SELECTED PASSAGE –
+ + +

ITEM 2   IDENTITY AND BACKGROUND

        Mr. Amin is a United States citizen whose principal occupation is acting
as the Company's Chief Executive Officer. Mr. Amin also serves as the Chairman
of the Board of Directors of the Company. His principal business address is 4553
Glencoe Avenue, Suite 200, Marina del Rey, California 90292.

        During the last five years, Mr. Amin has not been (i) convicted in a
criminal proceeding (excluding traffic violations or similar misdemeanors) or
(ii) a party to a civil proceeding of a judicial or administrative body of
competent jurisdiction resulting in a judgment, decree or final order enjoining
future violations of, or prohibiting or mandating activities subject to, federal
or state securities laws or finding any violation with respect to such laws.


ITEM 3   SOURCE AND AMOUNT OF CONSIDERATION

        No funds or other consideration were used by Mr. Amin to purchase any
securities of the Company within the last sixty days.

        As more fully described in Item 4 hereof, Lions Gate Entertainment
Corp., a corporation formed under the laws of British Columbia ("Lions Gate"),
and Mr. Amin have entered into the Voting Agreement (as such term is defined in
Item 4) in connection with the Merger (as such term is defined in Item 4). The
transactions contemplated by the Voting Agreement are not expected to require
the expenditure of any funds. Mr. Amin entered into the Voting Agreement as an
inducement and a condition to Lions Gate entering into the Merger Agreement (as
such term is defined in Item 4).

+ + +

PROBLEM DESCRIPTION –
Answer these questions on the passage about Mr. Amin:
(a) What role does Mr. Amin hold on the Company's Board of Directors?
(b) Under the laws of which jurisdiction was Lions Gate formed?
(c) Within what period did Mr. Amin use no funds or other consideration to purchase Company securities?
Answer solely from the passage about Mr. Amin, without drawing on outside knowledge.

DATA FOR ANALYSIS –
+ + +

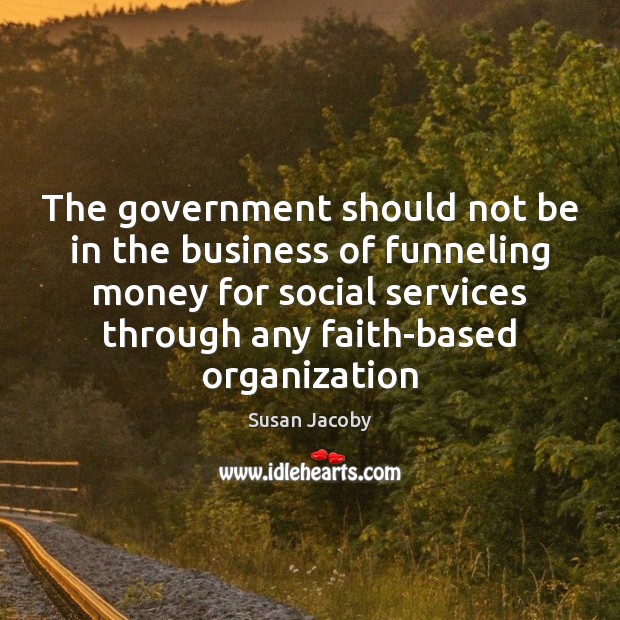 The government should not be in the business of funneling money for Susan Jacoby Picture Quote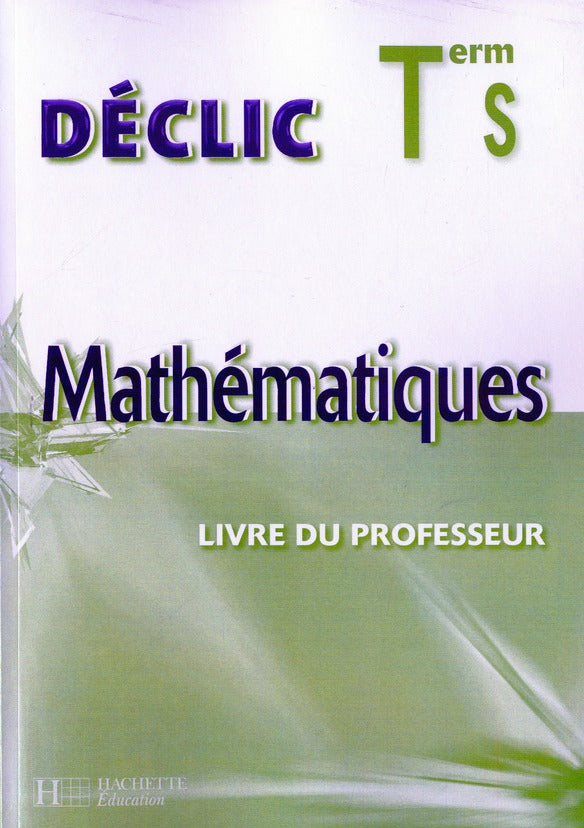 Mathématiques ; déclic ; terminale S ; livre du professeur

+ + +

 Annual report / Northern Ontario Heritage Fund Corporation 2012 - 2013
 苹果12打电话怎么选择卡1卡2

+ + +

ANSWER SPACE –
(a) He serves as Chairman of the Board of Directors.
(b) British Columbia.
(c) The last sixty days.